The obtained resulted revealed that fertilization treatments significantly
stimulated most of the studied characters compared to the control. Yeast combined
with half dose of NPK significantly resulted the highest values of plant height, fresh
and dry weight of herb and flowers per plant and feddan (an Egyptian measure of
area, equals 4200 m2), oil percent and oil yield of herb and flowers.

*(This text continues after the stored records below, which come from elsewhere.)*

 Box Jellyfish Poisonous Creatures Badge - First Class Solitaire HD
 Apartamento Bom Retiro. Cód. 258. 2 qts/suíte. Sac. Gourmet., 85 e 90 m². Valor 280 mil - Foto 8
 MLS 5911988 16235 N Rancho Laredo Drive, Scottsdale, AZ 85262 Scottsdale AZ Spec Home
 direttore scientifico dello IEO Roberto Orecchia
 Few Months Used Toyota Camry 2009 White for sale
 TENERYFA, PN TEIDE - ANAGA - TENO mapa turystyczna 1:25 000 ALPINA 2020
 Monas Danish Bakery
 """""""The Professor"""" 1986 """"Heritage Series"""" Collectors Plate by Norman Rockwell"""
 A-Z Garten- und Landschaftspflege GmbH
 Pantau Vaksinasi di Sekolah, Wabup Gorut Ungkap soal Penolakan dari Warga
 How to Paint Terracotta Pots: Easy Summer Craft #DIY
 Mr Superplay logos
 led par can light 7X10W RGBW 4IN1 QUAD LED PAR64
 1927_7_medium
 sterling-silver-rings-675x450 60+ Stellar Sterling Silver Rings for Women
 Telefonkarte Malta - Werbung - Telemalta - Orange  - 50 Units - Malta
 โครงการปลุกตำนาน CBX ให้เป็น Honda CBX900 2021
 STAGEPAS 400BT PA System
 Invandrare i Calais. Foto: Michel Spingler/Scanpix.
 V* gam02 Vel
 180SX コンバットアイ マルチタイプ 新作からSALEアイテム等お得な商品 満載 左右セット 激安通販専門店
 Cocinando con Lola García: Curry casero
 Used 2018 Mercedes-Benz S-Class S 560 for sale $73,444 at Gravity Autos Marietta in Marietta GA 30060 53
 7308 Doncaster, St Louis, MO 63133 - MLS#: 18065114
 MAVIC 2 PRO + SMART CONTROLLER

The major components of phenolic compound in herb or flowers were: rutin,
salycilic acid, ferulic acid, caffic acid pyrogallic acid, amounting to 89.1 and 77.8% of
phenolic compounds in herb and flowers, respectively.
Yeast combined with NPK gave the highest antioxidant activity at 100 µl
extractions in both herb and flowers, while compost plus NPK and azotobacter plus
NPK led to the highest antioxidant activity in herb and flowers, respectively at 150 or
200 µl extractions.
EM + NPK resulted the highest percentage of rutin or cumarin in rue leaves
the yeast combined with NPK treatment produced the largest production of the two
compounds/ plant, as compared to other fertilizer treatments, since yeast + NPK gave
the highest yield of herb.
Twenty eight compounds were detected in herb oil, comprised 98.26% of the
oil, seven of them was hydrocarbons but 21 were oxygenated. Whereas in the oil of
flowers, 25 compounds were detected constituting 99.40%, nine of them were
hydrocarbons against 16 oxygenated. The major constuents of the oils, in descending
order were: 2-Undecanone, 1-Undecene and 2-Nonene. They amounted to about 78.4
and 80.9% of herb and flowers oil, consecutively. However, the 2-Undecanone
compound for more than half of the oils.
Keywords: rue (Ruta graveolens L.); Yeast; EM; Azotobacter.
INTRODUCTION
Rue (Ruta graveolens L.), a member of family rutaceae, is an annual
medicinal herb, native to the temperate zone (Bradly, 1998). The genus Ruta acquired
its same from its main constituent rutin, responsible for bitter taste of rue, a
polyphenolic flavonole glycoside containing the disaccharide rutinase as sugar
component (Migud, 2003 and Kugovkina et al, 2004).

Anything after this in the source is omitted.